Most Bitcoin is held by savers or speculators over long periods and transactions are infrequent. Therefore the primary purpose of Bitcoin mining is securing the network from bad actors. Bitcoin is a secure vault on the internet. Just because people put money in and take money out of a vault doesn’t mean the purpose of a vault is transactions. It is security against 51% attacks.

Therefore, the appropriate measure is not cost per transaction. It is cost per total value secured.

danShumway|3 years ago

If 50% of Bitcoin users went away tomorrow or stopped transacting, almost certainly the amount of electricity used would decrease, because the value of the coin would decrease.

This is like saying that if the US banned gold that gold mines wouldn't be impacted at all. Demand (and thus profitability of the asset) fuels mining.

People mine because mining is profitable, not to secure the network. Securing the network is a side effect.

steeve|3 years ago

True, but the network serves a purpose. Without transactions, would there be a network to begin with? Therefore, you can model a per transaction cost within certain bounds.

lukeschlather|3 years ago

It's incorrect, but absent Bitcoin having an actual plan to increase transaction volume it's a reasonable way to imagine what a world where Bitcoin actually functioned as a currency might look like. It's possible that the bitcoin design is fundamentally flawed and cannot scale, but in some ways, OP has a very charitable way of imagining what it would look like if Bitcoin could actually function as a global currency.

paulgb|3 years ago

It's not so odd. Those people are willing to transact in Bitcoin because it's sufficiently secure against a 51% attack. So in a sense they're consuming the benefit of the overall network hashrate, even though the cost they pay is heavily subsidized.

danans|3 years ago

> Miners mine to secure the network

They are ultimately humans, not machines, so they mine for the mining reward, not as a public service of securing the network.

Transactions are the only service provided by Bitcoin (what else is a currency for other than transactions?), so it's totally fair to consider it's energy cost per transaction, especially since the banking system is evaluated in the same way.

tromp|3 years ago

> there is not a certain amount of electricity needed per transaction.

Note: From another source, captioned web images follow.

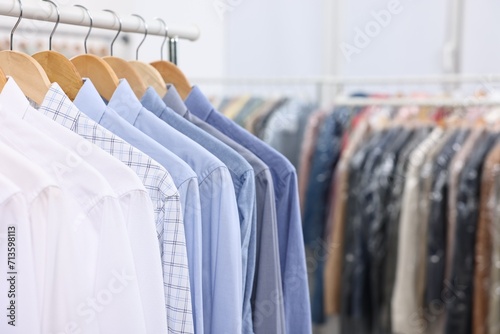 Dry-cleaning service. Many different clothes hanging on rack indoors, closeup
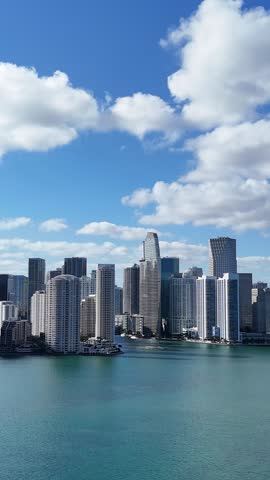 Aerial drone view of downtown Miami, Florida with famous American landmarks. Vertical video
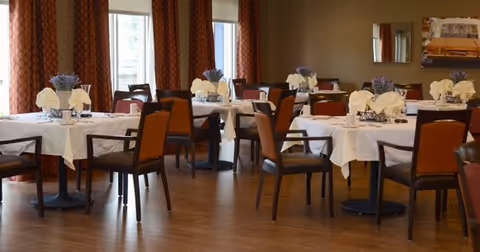 Dining room with multiple round tables set with white tablecloths, napkins and floral centerpieces and brown chairs.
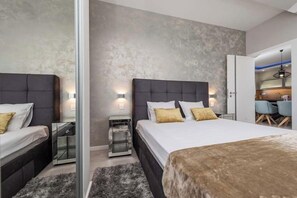 Un dormitorio moderno con una cama grande, mesitas de noche y un espejo.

Not yet. But that will be increasingly the case in the coming decades as the block subsidy gets repeatedly halved into insignificance. Then the brunt of Bitcoin's security (protection against 51% attacks) will have to be borne by transaction fees.

danbruc|3 years ago

How saturated is Bitcoin currently? I stopped following the details years ago but I guess Bitcoin could not handle a ten fold transaction rate increase today, right? Which means at best - if you completely saturate the network - you could get the costs per transaction down to 10% of the given number.

speedgoose|3 years ago

If all people stop using bitcoin, the amount of electricity goes to zero.

yobbo|3 years ago

Classic confusion about marginal costs.

The price of bitcoin is supported by inflow of "fresh money" from newcomers. If this inflow stopped, for how long would mining continue?

cookingrobot|3 years ago

The price of Bitcoin is not supported by the amount of fresh money coming in. It’s based on the lowest price a current Bitcoin holder is willing to sell for.

If all Bitcoin holders decide tomorrow that it’s worth $200k per coin, then that’s the price, even if there are very few buyers at that price.

It’s like the price of a stock: it’s not dependent on trading volume.

leifg|3 years ago

So?

It’s so frustrating having these discussions about energy consumption.

If you make a statement about the absolute energy consumption of a PoW blockchain, the first response usually is “But this other thing consumes way more energy!!!!”

In order to compare the consumption of the network to anything you will need to calculate it by some unit of utility. Transactions is the only metric that makes sense.